NEW YORK (Reuters) - New Jersey on Thursday unveiled reforms to crack down on steroid abuse by police, including random drug testing.
The new rules follow lawsuits claiming excessive force by officers in the throes of steroid rage filed against New Jersey police, according to a report released by New Jersey Attorney General Paula Dow.
The report was the result of a six-month investigation into allegations that a doctor illegally supplied police and firefighters with anabolic steroids, human growth hormones and other muscle-building drugs. Dr. Joseph Colao, now deceased, may have illegally prescribed steroids to 248 public safety officials, mostly police and firefighters, the report concluded.

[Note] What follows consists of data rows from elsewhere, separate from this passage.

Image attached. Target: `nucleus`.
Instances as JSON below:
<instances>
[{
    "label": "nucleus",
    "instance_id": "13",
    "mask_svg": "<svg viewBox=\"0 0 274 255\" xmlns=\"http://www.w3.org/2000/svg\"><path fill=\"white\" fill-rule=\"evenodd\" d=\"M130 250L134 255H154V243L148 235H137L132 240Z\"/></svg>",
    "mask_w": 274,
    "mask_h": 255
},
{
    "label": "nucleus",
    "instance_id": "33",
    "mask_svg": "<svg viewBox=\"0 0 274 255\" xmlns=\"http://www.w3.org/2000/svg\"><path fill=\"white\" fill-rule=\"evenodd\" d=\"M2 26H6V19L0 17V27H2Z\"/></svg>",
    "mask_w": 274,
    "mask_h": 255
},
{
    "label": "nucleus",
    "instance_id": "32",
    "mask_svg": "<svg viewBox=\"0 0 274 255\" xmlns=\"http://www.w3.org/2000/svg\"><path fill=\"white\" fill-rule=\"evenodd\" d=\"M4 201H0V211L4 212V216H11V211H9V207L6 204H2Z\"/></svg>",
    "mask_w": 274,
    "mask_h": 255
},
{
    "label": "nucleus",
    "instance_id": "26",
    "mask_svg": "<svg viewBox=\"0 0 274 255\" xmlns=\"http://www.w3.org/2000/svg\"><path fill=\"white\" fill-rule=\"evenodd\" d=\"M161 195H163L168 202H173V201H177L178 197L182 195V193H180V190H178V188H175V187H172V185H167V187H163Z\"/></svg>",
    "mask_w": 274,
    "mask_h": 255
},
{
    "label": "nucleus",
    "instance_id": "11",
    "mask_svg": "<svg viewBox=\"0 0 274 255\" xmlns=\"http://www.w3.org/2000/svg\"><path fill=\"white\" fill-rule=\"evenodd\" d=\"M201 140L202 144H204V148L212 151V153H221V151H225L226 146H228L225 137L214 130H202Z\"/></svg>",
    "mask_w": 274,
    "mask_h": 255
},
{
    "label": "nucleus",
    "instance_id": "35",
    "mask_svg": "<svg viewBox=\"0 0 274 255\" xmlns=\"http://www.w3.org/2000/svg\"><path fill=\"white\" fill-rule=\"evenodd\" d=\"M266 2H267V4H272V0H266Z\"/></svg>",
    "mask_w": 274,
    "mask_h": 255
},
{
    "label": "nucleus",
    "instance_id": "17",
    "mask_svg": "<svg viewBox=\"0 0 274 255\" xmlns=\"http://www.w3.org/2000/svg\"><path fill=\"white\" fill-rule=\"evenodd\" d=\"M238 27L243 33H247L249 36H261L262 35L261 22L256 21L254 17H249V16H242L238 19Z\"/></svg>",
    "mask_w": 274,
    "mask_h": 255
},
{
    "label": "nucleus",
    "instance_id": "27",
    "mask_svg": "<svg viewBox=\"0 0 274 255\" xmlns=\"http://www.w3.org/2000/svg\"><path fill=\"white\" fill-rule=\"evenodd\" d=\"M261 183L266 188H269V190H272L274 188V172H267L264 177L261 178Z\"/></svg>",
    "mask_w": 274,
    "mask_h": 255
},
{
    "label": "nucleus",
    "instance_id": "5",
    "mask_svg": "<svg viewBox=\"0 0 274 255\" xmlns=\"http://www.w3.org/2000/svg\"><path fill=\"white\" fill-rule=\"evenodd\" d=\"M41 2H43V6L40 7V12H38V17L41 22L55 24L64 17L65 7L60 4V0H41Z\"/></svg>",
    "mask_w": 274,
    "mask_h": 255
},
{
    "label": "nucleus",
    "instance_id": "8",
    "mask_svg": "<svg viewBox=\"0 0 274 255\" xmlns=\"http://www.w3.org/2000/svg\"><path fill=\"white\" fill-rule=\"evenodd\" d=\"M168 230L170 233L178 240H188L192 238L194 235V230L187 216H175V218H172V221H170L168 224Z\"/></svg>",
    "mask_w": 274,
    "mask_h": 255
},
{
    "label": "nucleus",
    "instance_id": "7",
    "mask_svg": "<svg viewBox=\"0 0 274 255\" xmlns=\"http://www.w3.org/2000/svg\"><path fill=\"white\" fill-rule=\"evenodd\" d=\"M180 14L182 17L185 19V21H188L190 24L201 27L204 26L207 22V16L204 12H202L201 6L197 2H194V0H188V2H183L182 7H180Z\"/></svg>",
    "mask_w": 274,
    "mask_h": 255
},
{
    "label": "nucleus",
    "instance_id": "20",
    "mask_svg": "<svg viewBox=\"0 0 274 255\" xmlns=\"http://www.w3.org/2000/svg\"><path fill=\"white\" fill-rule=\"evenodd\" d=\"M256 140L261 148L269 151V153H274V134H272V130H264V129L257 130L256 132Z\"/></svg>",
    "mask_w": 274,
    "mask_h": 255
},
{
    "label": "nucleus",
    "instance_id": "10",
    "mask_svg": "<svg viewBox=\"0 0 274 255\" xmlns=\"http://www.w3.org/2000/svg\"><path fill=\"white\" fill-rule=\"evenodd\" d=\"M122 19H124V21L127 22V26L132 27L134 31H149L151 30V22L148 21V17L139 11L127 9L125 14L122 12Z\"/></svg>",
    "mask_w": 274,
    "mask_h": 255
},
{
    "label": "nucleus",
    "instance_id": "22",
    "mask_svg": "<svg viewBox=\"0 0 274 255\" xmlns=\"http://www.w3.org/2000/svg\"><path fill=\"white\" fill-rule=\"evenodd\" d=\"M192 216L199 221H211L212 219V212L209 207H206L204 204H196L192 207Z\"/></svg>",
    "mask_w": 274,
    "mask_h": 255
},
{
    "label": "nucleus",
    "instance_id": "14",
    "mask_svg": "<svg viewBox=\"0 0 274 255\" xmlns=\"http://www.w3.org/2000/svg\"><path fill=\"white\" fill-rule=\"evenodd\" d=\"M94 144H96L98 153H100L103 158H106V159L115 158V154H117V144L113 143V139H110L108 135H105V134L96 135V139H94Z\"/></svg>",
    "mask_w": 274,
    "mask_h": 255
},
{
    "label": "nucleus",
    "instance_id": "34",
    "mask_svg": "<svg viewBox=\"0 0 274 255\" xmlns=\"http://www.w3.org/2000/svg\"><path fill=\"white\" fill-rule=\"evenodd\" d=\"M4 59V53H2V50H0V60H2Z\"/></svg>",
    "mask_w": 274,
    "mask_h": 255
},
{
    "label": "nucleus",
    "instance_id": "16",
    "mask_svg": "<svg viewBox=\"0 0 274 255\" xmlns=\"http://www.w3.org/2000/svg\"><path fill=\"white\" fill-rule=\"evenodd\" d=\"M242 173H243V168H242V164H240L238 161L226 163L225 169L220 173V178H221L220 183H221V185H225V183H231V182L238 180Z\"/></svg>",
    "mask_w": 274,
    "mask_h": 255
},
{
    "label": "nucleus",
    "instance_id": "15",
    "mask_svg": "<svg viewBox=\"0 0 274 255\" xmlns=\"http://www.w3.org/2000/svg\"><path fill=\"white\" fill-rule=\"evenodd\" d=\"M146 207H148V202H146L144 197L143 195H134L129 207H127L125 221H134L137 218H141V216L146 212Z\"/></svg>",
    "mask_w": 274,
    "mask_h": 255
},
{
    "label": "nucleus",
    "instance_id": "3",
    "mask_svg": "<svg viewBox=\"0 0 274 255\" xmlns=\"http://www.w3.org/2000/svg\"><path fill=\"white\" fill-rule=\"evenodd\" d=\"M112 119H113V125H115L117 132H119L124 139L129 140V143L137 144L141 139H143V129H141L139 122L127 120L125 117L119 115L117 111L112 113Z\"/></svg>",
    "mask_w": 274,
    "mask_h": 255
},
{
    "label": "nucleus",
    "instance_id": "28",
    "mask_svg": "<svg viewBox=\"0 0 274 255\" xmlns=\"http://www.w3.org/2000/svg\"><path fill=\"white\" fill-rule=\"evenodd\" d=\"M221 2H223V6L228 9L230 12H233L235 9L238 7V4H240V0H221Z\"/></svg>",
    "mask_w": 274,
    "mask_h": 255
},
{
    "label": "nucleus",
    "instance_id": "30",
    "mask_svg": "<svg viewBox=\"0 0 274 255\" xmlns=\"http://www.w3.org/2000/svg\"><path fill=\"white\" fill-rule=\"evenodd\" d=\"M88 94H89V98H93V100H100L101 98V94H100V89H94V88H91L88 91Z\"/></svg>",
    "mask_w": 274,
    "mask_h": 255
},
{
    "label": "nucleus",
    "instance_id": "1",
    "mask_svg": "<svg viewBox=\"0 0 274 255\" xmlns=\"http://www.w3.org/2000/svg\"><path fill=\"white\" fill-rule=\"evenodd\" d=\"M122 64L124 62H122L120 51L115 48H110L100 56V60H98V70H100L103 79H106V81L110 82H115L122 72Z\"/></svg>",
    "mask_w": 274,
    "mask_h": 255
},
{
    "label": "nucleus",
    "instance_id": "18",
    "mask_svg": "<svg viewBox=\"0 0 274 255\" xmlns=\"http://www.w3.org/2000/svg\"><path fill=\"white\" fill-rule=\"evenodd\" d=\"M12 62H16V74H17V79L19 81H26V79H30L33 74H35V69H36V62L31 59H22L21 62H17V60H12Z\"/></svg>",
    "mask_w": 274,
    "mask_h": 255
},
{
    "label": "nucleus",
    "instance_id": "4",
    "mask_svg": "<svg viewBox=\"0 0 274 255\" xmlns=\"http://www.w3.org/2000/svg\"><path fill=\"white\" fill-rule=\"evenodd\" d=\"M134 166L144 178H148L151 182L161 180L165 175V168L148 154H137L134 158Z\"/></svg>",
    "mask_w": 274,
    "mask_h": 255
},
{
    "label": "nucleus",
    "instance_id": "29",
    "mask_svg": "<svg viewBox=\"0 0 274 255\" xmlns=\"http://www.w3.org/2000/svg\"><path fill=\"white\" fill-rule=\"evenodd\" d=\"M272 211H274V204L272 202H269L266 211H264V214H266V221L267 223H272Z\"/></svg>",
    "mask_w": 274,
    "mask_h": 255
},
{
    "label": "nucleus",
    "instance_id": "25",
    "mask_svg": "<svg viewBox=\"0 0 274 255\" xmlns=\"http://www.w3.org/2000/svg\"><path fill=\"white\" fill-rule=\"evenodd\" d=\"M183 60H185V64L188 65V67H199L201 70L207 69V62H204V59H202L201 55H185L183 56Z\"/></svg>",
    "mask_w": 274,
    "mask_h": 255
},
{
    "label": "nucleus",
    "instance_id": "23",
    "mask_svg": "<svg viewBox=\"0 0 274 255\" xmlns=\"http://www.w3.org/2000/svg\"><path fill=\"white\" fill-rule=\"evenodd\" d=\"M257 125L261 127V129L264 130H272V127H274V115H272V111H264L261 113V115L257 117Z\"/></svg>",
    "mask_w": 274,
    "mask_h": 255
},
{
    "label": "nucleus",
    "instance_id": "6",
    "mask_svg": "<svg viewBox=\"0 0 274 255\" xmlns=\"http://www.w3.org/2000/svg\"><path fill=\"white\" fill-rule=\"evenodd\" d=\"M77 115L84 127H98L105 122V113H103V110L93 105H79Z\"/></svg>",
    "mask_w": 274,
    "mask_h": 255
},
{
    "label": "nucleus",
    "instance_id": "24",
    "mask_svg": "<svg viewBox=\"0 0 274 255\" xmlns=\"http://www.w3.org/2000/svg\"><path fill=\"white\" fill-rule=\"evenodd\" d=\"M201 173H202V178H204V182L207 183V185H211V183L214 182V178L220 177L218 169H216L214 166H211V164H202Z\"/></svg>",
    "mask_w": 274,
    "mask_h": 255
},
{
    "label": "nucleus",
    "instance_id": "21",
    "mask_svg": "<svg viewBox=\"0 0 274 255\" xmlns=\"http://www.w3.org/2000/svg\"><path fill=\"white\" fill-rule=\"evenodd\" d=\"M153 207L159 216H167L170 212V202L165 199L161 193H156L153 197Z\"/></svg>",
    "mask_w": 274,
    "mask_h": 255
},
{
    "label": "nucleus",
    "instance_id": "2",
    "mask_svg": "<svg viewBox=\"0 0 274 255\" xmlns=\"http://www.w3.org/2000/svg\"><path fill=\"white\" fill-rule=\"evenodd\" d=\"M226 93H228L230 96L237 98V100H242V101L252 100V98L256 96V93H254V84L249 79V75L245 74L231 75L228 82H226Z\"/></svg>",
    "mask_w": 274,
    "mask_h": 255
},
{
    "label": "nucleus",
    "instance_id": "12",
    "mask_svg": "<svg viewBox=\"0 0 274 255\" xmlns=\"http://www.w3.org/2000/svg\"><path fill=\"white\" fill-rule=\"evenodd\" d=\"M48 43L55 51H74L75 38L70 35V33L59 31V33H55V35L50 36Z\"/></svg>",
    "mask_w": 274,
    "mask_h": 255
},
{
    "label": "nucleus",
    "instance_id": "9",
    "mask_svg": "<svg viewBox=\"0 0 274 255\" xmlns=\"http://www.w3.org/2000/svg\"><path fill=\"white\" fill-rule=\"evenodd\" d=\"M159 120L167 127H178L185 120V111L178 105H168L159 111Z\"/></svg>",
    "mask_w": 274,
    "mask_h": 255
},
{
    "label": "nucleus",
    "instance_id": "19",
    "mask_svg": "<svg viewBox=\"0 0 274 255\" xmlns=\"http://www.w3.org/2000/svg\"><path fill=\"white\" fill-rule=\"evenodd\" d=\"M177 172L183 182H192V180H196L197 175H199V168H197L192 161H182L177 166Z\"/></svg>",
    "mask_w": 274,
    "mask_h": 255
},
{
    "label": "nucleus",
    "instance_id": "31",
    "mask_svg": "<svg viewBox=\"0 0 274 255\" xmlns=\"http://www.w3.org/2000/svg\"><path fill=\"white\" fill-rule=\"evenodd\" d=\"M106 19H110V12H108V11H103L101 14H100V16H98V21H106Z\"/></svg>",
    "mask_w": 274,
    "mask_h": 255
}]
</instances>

“It is important that we strengthen oversight, regulation and investigation in order to discourage the improper use of steroids throughout New Jersey’s law enforcement community and ensure the public’s confidence,” Dow said in a statement.
Her recommended reforms include allowing police departments to randomly test officers if there is a “reasonable suspicion” they are abusing steroids, investigating doctors who improperly prescribe them and adding more oversight to the officers’ state-funded prescription drug plans.
The attorney general’s recommendations come at the same time that the New Jersey legislature is considering three bills aimed at eliminating steroid abuse by police.
New Jersey may be the first state to propose laws aimed at curbing steroid use among policeman, the National Council of State Legislatures said earlier this year. Most states are concentrating on steroid use among athletes.
Deputy Speaker of the House John McKeon said steroid abuse is a national problem because there are several cases of doctors tricking police into thinking they need steroids and other types of growth hormones.
“They’re charlatans trying to tell them they need anti-aging medicine,” McKeon said. “In reality, only about one in 100,000 people are appropriately prescribed these things.”
New Jersey’s Police Benevolent Association, one of the state’s largest police unions, told Reuters it supports the random drug testing.
“We’re supportive of testing because we don’t want anything illegally prescribed in the hands of any law enforcement officer,” PBA spokesman Jim Ryan said.
Ryan said the PBA’s concern is the rising cost associated with the random tests. A standard drug test for an officer costs a police department roughly $35 and but the new steroid test would cost $250. Police departments are already dealing with tough budget cuts and the new measure is an additional burden that could lead to layoffs, he said.
McKeon noted the random drug testing is not mandatory as local police departments reserve the right to not implement it if they cannot afford it.